→ **Problem requirements**
Check every line below for the word "https" and copy the ones that have it.

──────── Dataset records ────────

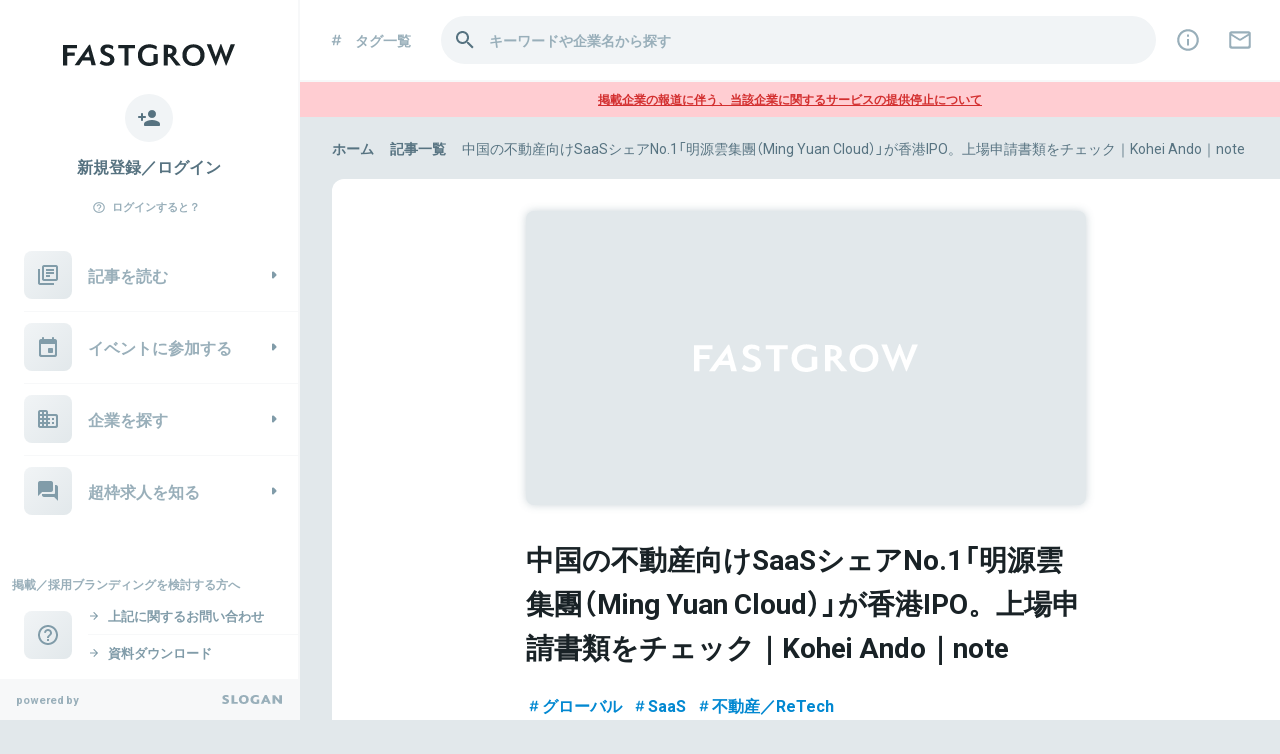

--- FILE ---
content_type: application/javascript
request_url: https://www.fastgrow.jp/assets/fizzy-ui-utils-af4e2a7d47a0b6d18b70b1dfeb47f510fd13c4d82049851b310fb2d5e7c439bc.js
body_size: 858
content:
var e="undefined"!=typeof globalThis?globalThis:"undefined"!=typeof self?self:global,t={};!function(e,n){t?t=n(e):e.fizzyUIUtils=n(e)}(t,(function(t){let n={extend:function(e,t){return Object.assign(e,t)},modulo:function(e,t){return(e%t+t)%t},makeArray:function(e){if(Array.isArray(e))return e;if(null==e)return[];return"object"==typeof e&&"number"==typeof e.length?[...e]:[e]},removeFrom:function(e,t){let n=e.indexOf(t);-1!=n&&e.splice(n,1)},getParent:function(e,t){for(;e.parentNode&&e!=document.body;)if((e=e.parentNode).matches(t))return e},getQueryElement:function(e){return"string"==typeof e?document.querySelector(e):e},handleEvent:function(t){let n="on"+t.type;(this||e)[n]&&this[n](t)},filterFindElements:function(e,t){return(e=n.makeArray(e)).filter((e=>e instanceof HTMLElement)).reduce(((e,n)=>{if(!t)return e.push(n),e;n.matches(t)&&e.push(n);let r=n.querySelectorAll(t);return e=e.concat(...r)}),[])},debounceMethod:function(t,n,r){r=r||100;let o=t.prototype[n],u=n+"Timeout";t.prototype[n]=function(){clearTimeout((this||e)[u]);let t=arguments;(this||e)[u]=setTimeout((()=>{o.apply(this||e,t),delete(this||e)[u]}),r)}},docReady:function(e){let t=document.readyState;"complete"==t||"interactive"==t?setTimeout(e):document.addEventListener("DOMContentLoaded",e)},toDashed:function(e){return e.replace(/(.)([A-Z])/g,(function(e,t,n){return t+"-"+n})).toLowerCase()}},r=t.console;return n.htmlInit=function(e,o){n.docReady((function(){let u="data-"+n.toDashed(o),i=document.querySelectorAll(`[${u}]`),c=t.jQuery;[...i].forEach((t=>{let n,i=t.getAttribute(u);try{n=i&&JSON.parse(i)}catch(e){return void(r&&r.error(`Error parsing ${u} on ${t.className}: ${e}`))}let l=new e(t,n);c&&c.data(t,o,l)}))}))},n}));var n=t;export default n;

────────
──────── Dataset records ────────

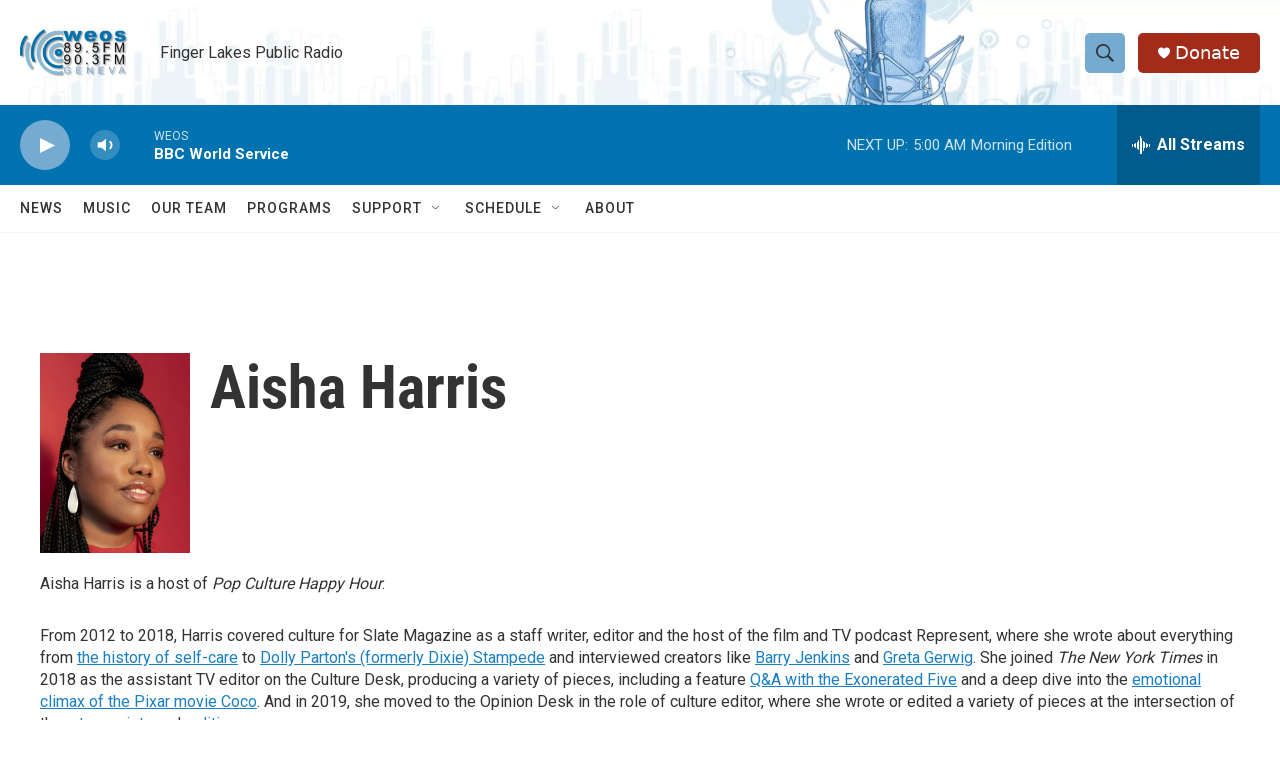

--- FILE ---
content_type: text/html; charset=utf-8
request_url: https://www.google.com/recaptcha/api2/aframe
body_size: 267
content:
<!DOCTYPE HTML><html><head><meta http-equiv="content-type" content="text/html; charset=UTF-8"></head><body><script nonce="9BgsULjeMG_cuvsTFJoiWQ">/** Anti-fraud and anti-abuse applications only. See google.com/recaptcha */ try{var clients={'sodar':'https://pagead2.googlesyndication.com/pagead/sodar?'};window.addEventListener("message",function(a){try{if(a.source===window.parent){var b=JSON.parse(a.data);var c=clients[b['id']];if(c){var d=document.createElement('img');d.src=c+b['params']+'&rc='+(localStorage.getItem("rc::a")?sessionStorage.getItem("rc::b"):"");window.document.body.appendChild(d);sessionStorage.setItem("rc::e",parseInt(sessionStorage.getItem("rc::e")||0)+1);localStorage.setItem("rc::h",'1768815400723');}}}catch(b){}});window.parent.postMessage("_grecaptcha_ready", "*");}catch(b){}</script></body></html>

────────

→ **Task solution**
request_url: https://www.fastgrow.jp/assets/fizzy-ui-utils-af4e2a7d47a0b6d18b70b1dfeb47f510fd13c4d82049851b310fb2d5e7c439bc.js
request_url: https://www.google.com/recaptcha/api2/aframe
<!DOCTYPE HTML><html><head><meta http-equiv="content-type" content="text/html; charset=UTF-8"></head><body><script nonce="9BgsULjeMG_cuvsTFJoiWQ">/** Anti-fraud and anti-abuse applications only. See google.com/recaptcha */ try{var clients={'sodar':'https://pagead2.googlesyndication.com/pagead/sodar?'};window.addEventListener("message",function(a){try{if(a.source===window.parent){var b=JSON.parse(a.data);var c=clients[b['id']];if(c){var d=document.createElement('img');d.src=c+b['params']+'&rc='+(localStorage.getItem("rc::a")?sessionStorage.getItem("rc::b"):"");window.document.body.appendChild(d);sessionStorage.setItem("rc::e",parseInt(sessionStorage.getItem("rc::e")||0)+1);localStorage.setItem("rc::h",'1768815400723');}}}catch(b){}});window.parent.postMessage("_grecaptcha_ready", "*");}catch(b){}</script></body></html>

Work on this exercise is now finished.